-- Job item A --
In the passage on data mining and text mining, what connection did data mining help researchers make?
-- Job item B --
Decide whether each statement agrees with the passage on data mining and text mining, and support each yes or no with the deciding words of the passage.
(i) Text mining is presented as an extension of data mining.
(ii) The supermarket example of nappies and beer is offered as a verified true case.
(iii) Text mining pulls core facts out of data that was designed for machine reading.
-- Job item C --
Carry on the passage on data mining and text mining, picking up after its final sentence.

-- Exercise passage --
┄┄┄┄┄┄

However - put these together and you may have something closer to the concept of data mining. Data mining collates information - masses of it, and perhaps seemingly disparate - and looks at it in a new way to reveal something new; something previously unknown. Bilder cites an apocryphal example of data mining which despite lack of veracity espouses the spirit: a supermarket discovered that people who buy nappies (sorry, Geoff; I can't bring myself to use the word d*apers) will also often buy beer. More prosaically, data mining helped researchers make the connection between magnesium deficiency and migraine.

Text mining is an extension of data mining. There's a false belief out there that people want to read scholarly articles - yet lots of evidence that suggests they are doing everything within their power to avoid reading, because they can't keep up with the literature. Text mining helps us to extract the core facts - from data that is designed for human, not machine, reading. It parses texts for data which can be reliably extracted and interpreted to create keyword-type labels for that text.

┄┄┄┄┄┄

-- Input data --
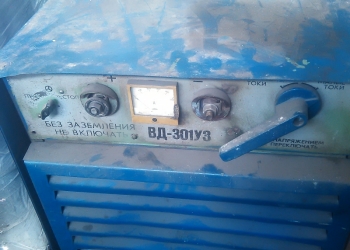 Продам выпрямитель сварочный ВД-301УЗ(1шт)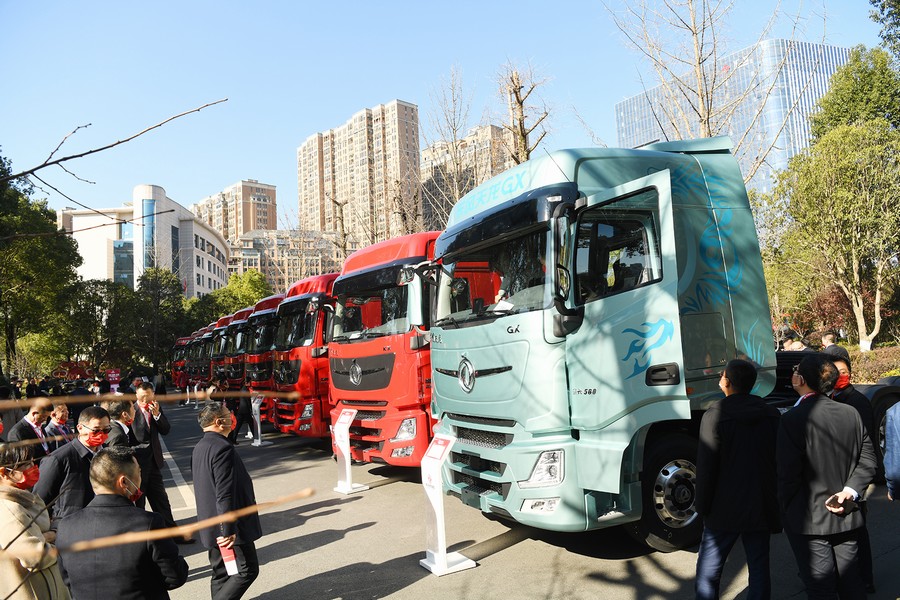 東風(fēng)商用車舉辦2022年經(jīng)銷商大會(huì)暨營銷高峰論壇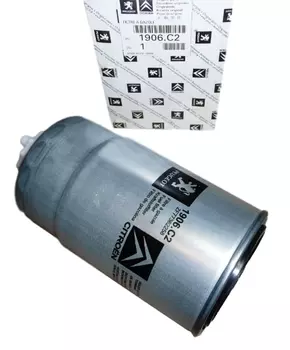 PSA1906.93 PSA1906.94 Filtre à combustible Citroen Peugeot _2.0 HDi 2.2 HDi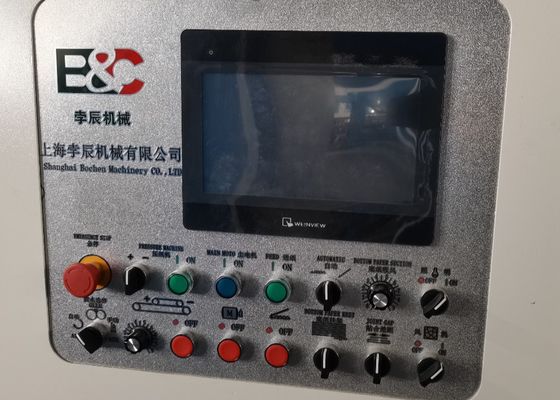 150 मीटर / मिनट बांसुरी फाड़ना मशीन 25KW 1700x1700 मिमी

┄┄┄┄┄┄

-- Response area A --
The connection between magnesium deficiency and migraine.

-- Response area B --
(i) Yes: "Text mining is an extension of data mining."
(ii) No: "an apocryphal example of data mining which despite lack of veracity espouses the spirit"
(iii) No: "from data that is designed for human, not machine, reading"

-- Response area C --
Bilder showcased the Gate tool (General Architecture for Text Engineering) and noted that it has more or less accuracy/value depending on the subject area and type of text being mined. But then comes the crunch: "the thing that keeps striking me is: if hiding information in unstructured text is a problem, shouldn't we be exploring new ways to publish?"

So Bilder proposes some new approaches which we could deploy to help users avoid text/data mining in future. He used an initial example of human reading being able to identify the different reasons why words in different types of phrase might be italicised (for emphasis; because the word is foreign; etc). He then showed the machine-readable version of the example, which would require the words not simply to be tagged with italic tags, but to be tagged with more useful, more granular tags denoting the different meanings intended by the italicisation. Bilder cited IngentaConnect's semantic tagging of data which can then be machine read by, for example, social bookmarking tools and RSS readers.

He then introduced Nature Publishing's Open Text Mining Initiative which moves beyond tagging of metadata to tagging of full text, to enable researchers to make use of a full article without necessarily having access to the human-readable full text. An OTMI file pre-identifies the number of times particular words appear in the article, and includes out of order snippets - so that a text mining tool can make use of the text, but humans cannot read it. OTMI thus allows providers to open up paid archives of content to allow machines to mine it, thus making it more useful for users.

But oh, says Bilder, so much more is possible (and everyone in the room sits wide-eyed with wonder at this emerging new dawn).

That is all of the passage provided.